- _Instructions to follow_: Please output exactly the part of the records below that opens with the line containing "They used PLINK" and closes with the line containing "Answer (YES/NO): YES", both lines included, and nothing else.

- _Given data_:
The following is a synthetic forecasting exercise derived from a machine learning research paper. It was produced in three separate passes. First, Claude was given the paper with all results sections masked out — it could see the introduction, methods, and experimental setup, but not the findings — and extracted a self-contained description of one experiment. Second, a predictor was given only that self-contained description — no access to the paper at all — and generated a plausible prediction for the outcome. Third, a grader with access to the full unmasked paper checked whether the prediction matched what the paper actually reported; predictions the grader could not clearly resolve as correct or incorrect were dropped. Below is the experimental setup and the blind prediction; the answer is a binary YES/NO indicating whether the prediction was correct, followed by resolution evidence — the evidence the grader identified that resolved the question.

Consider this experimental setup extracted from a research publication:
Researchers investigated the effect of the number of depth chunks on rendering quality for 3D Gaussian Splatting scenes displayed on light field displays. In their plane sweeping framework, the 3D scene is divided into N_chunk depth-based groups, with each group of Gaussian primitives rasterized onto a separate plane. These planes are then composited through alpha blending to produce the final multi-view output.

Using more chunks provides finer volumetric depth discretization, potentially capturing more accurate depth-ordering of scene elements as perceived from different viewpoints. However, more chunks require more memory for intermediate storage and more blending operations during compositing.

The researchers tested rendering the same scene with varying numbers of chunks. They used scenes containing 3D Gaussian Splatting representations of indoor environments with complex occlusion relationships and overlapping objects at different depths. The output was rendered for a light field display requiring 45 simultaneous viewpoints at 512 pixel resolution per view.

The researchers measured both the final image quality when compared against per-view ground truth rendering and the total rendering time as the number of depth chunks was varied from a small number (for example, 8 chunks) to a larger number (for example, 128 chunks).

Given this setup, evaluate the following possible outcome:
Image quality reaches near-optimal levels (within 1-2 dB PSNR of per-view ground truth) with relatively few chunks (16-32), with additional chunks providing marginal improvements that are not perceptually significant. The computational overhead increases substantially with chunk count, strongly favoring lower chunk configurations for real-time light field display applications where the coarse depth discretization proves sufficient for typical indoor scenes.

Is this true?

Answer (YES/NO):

==

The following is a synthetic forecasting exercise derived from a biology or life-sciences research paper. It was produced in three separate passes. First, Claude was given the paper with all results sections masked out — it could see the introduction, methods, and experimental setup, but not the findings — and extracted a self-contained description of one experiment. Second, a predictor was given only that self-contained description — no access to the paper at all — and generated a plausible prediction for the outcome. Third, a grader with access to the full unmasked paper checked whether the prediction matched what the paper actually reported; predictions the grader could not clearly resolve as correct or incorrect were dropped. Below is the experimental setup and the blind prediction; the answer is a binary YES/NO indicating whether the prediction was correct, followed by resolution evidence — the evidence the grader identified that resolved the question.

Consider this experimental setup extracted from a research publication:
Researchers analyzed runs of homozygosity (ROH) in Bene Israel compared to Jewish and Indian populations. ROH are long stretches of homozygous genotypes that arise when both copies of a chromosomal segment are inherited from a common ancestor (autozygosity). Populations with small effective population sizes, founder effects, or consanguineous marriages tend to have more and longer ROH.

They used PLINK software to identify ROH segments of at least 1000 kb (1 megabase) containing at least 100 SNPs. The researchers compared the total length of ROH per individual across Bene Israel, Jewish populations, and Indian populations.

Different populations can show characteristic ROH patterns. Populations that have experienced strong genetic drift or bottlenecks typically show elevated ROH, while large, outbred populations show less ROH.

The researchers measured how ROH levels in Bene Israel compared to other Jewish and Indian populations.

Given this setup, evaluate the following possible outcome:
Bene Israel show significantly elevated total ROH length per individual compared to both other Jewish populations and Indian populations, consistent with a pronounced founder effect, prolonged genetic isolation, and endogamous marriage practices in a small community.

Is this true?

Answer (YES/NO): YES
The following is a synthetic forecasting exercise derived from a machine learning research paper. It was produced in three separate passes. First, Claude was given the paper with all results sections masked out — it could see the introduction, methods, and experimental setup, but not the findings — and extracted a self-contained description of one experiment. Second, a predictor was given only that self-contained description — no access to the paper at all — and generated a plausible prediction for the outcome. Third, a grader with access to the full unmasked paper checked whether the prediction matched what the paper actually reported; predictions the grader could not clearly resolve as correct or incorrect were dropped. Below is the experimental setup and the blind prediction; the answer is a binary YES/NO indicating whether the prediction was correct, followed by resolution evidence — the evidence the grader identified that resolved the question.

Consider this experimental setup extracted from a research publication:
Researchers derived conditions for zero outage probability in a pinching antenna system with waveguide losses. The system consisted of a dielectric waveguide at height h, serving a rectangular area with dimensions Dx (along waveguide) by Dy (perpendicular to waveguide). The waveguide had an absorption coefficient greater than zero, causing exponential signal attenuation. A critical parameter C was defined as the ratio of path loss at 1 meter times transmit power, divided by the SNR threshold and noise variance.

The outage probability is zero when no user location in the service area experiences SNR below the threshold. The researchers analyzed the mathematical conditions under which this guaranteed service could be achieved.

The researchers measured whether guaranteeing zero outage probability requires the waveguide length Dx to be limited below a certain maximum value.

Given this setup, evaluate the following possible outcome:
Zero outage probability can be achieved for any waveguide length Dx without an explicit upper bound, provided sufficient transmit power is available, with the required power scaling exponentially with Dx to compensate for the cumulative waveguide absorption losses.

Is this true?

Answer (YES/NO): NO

- _Exercise result_:
They used PLINK software to identify ROH segments of at least 1000 kb (1 megabase) containing at least 100 SNPs. The researchers compared the total length of ROH per individual across Bene Israel, Jewish populations, and Indian populations.

Different populations can show characteristic ROH patterns. Populations that have experienced strong genetic drift or bottlenecks typically show elevated ROH, while large, outbred populations show less ROH.

The researchers measured how ROH levels in Bene Israel compared to other Jewish and Indian populations.

Given this setup, evaluate the following possible outcome:
Bene Israel show significantly elevated total ROH length per individual compared to both other Jewish populations and Indian populations, consistent with a pronounced founder effect, prolonged genetic isolation, and endogamous marriage practices in a small community.

Is this true?

Answer (YES/NO): YES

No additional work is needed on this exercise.